Iranian human rights lawyer Nasrin Sotoudeh has staged a sit-in outside the Iranian Bar Association for more than six months, demanding the right to work freely after she was banned from practicing for five years last October.
A member of the Iranian Human Rights group and winner of the 2008 Human Rights International (HRI) award and the 2012 Sakharov Prize for Freedom of Thought, Sotoudeh has defended prominent opposition activists, journalists and death row inmates.
She has been arrested on numerous occasions because of her work, spent three years in prison on false charges of endangering national security and staged several hunger strikes.

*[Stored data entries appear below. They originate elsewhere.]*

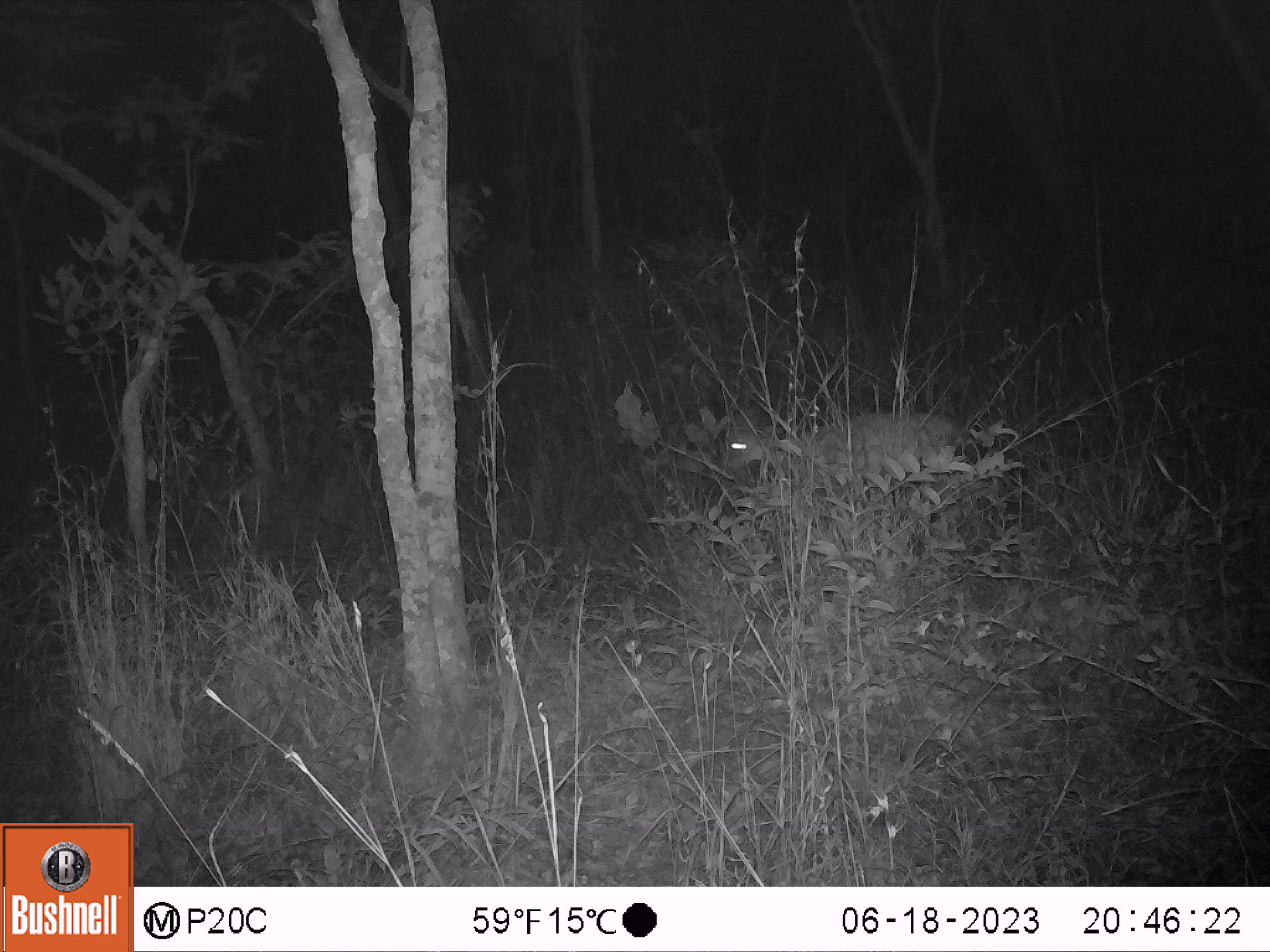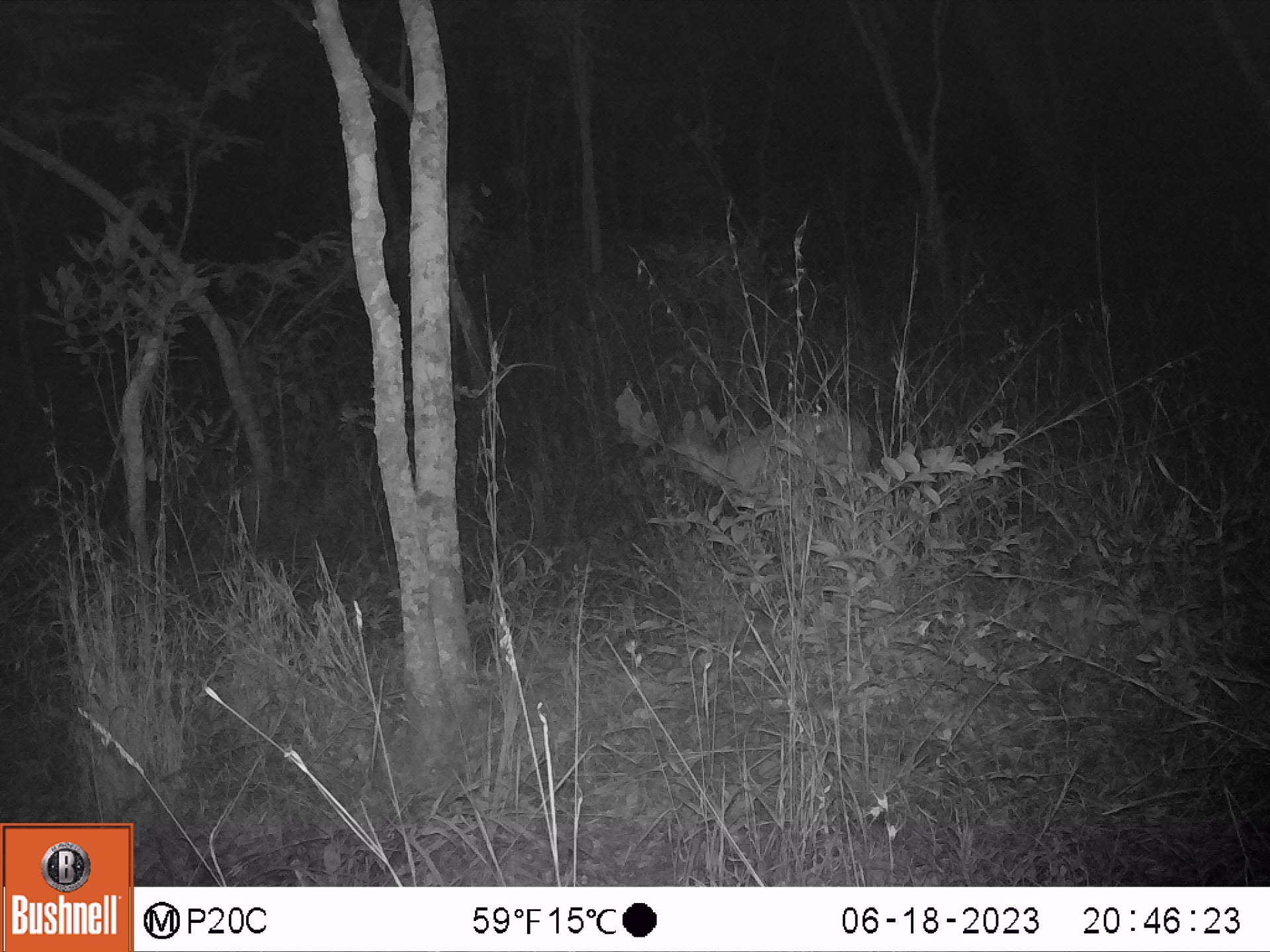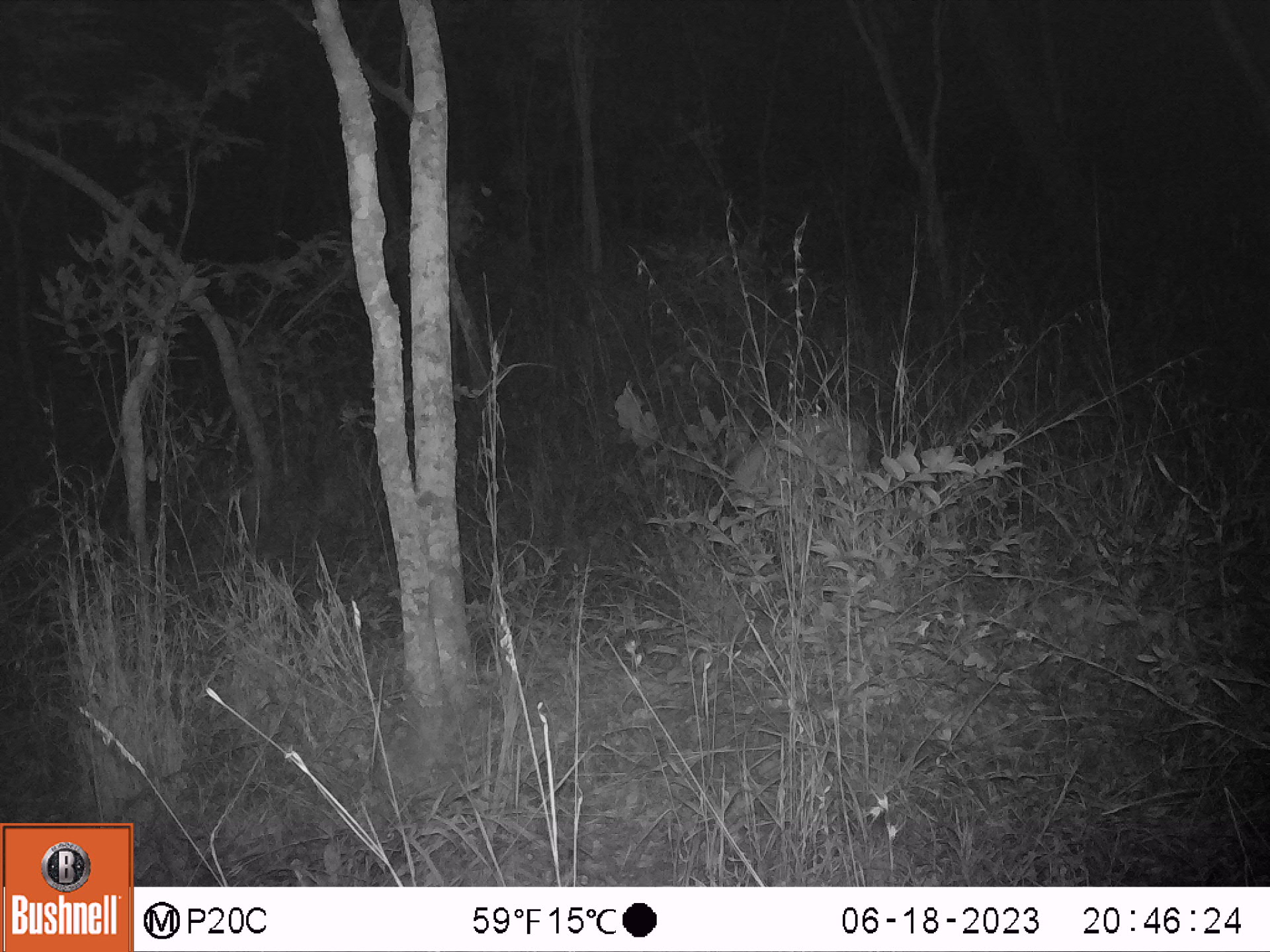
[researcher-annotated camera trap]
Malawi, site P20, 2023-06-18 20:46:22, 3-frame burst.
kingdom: Animalia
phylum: Chordata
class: Mammalia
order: Artiodactyla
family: Bovidae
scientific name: Antilopinae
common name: small antelope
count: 1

With the help of a translator, Sotoudeh spoke with Equal Times by telephone from Iran.
What’s the impact of your protest so far?
In the first days of my sit-in, police forces arrested us, my friends and I who held the sit-in. But step-by-step, after a while, they stopped interfering. And now we are more undisturbed than before.
How much hardship do you see among lawyers like you?
One lawyer in front of the prison was recently arrested only because he was doing his job.
When will you stop your sit-in?
If they change the verdict and if they extend my license, I will stop my sit-in.
But if they don’t, I will continue my sit-in for three years.
I already spent the first seven months of my sit-in. So I will continue for two years and five months more.